This is the extent to which teachers sense their ability to be a major factor that determines how successful their students become. In other words, it’s the confidence teachers have in their ability to guide their students to success. Teacher efficacy includes helping students learn, creating effective programs for students, and successfully changing student learning.
Teachers with strong efficacy typically display an enhanced level of enthusiasm for teaching. They also possess a strong commitment to their profession, positively impact student achievement, and show an augmented level of persistence. For these teachers, new situations aren’t roadblocks. Rather, they are taken as challenges and handled head-on without giving up.

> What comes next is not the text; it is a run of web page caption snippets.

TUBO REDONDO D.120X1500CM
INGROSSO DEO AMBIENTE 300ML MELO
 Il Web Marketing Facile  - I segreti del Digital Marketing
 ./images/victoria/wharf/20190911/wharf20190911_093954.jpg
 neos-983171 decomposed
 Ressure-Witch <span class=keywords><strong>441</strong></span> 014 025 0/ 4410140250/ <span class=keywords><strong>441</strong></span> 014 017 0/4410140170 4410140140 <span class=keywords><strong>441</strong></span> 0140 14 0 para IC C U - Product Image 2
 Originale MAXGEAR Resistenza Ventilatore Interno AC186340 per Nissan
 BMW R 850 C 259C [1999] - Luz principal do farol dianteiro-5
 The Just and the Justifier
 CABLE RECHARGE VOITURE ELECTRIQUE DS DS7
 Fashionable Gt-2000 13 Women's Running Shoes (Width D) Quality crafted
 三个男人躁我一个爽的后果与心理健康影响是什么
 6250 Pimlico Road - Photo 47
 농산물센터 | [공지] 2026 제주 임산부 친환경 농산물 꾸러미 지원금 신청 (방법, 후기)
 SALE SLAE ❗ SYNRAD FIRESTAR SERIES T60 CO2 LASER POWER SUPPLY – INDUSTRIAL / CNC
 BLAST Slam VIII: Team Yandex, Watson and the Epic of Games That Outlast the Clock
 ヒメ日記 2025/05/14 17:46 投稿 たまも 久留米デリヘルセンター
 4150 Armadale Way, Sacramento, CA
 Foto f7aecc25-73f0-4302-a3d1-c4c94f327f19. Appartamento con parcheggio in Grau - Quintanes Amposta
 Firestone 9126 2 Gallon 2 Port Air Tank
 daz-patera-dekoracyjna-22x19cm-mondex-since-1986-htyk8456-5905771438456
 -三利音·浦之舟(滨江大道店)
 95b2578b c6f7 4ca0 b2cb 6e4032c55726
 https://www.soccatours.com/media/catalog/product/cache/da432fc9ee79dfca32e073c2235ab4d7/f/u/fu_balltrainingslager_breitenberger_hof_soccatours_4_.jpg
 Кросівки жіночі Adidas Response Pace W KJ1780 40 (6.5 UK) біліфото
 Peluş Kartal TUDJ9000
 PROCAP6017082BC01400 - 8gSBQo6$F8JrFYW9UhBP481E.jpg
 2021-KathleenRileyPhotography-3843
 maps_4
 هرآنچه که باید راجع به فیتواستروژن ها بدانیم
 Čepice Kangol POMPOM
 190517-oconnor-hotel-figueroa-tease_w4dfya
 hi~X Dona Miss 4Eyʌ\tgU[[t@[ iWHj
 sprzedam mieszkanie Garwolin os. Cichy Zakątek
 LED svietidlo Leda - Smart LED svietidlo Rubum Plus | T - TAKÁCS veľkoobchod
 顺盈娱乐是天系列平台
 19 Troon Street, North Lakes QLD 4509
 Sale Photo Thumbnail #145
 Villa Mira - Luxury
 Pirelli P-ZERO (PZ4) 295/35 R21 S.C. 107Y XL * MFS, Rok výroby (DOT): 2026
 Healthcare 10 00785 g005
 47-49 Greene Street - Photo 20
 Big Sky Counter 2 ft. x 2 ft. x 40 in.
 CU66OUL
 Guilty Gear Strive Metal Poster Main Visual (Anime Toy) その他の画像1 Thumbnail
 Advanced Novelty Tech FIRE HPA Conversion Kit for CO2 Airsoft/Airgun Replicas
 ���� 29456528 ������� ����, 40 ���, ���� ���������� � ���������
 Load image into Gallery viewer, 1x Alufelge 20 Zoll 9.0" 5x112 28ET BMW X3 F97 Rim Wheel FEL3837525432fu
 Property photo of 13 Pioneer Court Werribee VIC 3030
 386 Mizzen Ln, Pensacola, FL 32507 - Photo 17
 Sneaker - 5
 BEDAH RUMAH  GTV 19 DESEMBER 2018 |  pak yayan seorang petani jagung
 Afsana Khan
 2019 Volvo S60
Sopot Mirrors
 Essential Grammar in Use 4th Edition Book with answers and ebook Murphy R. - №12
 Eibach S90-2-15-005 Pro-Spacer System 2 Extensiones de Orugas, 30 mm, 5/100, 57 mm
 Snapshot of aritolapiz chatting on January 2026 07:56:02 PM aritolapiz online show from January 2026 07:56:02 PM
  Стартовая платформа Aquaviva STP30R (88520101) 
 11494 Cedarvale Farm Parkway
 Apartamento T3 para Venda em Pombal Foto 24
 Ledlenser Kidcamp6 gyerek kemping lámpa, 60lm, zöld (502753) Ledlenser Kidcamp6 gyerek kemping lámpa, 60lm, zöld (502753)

Different factors influence teacher efficacy positively. For one, teachers who hold multiple roles in the school have an enhanced sense of self-efficacy, which is attributed to their commitment to the school and improved job satisfaction. Second, teachers who hold factors within their control (such as collaborating with colleagues, considering alternative teaching strategies, helping students visualize themselves as competent learners, etc.) responsible for their students’ success typically have much higher efficacy levels than those who hold factors beyond their control (like class size, family situation, and student effort, among others) responsible.
Third, learning and implementing new teaching practices boost teacher efficacy and benefit students. In other words, when teachers get better, their students too become more proficient. When teachers come to know, think, understand, and practice in a different way in a verifiable area of student learning requirements, they end up impacting student achievement positively.
It’s possible to boost teacher efficacy. Most efforts aiming to achieve this goal are based on Albert Bandura’s social learning theory that proposed four chief sources of efficacy perceptions, namely vicarious experiences, mastery experiences, physiological and emotional states, and social and verbal persuasion.
The most dominant among these for teacher efficacy was found to be mastery experiences. To put it differently, teachers’ personal experiences of success or lack of it strongly form their efficacy beliefs. In contrast, efficacy beliefs are merely modestly altered by logical persuasion, watching others, or emotional situations. Actual change happens through what teachers experience in their classrooms with their students.
When a group of teachers has faith in their ability to affect students positively, it’s called collective teacher efficacy. In schools that have collective teacher efficacy, teachers are more focused on academic pursuits, display more optimistic attitudes toward professional development, and experience enhanced levels of relationship satisfaction, motivation, and intent to stick to their profession.